Wuthering Heights, a manor in the Yorkshire moors, is associated with all that is primeval, natural, passionate, and wild. The residents of this manor, the Earnshaws and Heathcliff, exhibit a similar ruggedness and wildness in their behavior. This manor, as Lockwood observes, looks more like the home of a northern farmer than that of a gentleman.

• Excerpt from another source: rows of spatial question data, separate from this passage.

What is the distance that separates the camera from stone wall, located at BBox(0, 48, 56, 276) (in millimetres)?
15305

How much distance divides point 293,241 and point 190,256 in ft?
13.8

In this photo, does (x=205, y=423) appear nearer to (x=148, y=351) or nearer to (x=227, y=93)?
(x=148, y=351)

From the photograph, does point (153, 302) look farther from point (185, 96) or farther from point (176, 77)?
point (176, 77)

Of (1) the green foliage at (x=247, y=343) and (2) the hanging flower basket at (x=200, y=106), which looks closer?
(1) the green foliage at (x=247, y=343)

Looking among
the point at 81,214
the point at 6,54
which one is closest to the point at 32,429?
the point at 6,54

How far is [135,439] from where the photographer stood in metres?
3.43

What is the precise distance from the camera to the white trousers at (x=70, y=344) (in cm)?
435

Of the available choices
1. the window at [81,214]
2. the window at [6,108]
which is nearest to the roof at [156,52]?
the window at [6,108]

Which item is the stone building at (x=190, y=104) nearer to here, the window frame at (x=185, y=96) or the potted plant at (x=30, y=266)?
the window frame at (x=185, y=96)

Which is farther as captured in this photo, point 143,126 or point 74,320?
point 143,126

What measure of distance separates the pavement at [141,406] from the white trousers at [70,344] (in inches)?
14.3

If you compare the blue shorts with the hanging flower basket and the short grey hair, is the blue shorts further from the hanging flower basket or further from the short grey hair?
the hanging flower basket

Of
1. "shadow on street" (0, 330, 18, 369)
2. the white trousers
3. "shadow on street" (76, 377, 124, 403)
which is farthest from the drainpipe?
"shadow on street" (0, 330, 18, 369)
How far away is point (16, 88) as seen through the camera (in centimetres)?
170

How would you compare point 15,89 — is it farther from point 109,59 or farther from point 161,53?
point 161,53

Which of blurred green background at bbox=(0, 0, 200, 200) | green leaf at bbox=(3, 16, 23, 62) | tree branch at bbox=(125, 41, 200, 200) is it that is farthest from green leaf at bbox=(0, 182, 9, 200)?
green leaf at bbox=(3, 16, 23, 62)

In contrast, Thrushcross Grange symbolizes the sophisticated, civilized world. The manor is opulent, manicured, and well maintained. Similarly, the Lintons represent the refined English gentry, who are conscious of their status and display proper social etiquette and behavior. We get a view of the residents of Thrushcross Grange from what Heathcliff tells Nelly in chapter 6:
The light came from thence; they had not put up the shutters, and the curtains were only half closed. Both of us were able to look in by standing on the basement, and clinging to the ledge, and we saw—ah! it was beautiful—a splendid place carpeted with crimson, and crimson-covered chairs and tables, and a pure white ceiling bordered by gold, a shower of glass-drops hanging in silver chains from the centre, and shimmering with little soft tapers. Old Mr. and Mrs. Linton were not there; Edgar and his sisters had it entirely to themselves.
Nelly’s comment in chapter 6 also conveys the civilized traits of the Lintons:
‘They are good children, no doubt, and don’t deserve the treatment you receive, for your bad conduct.’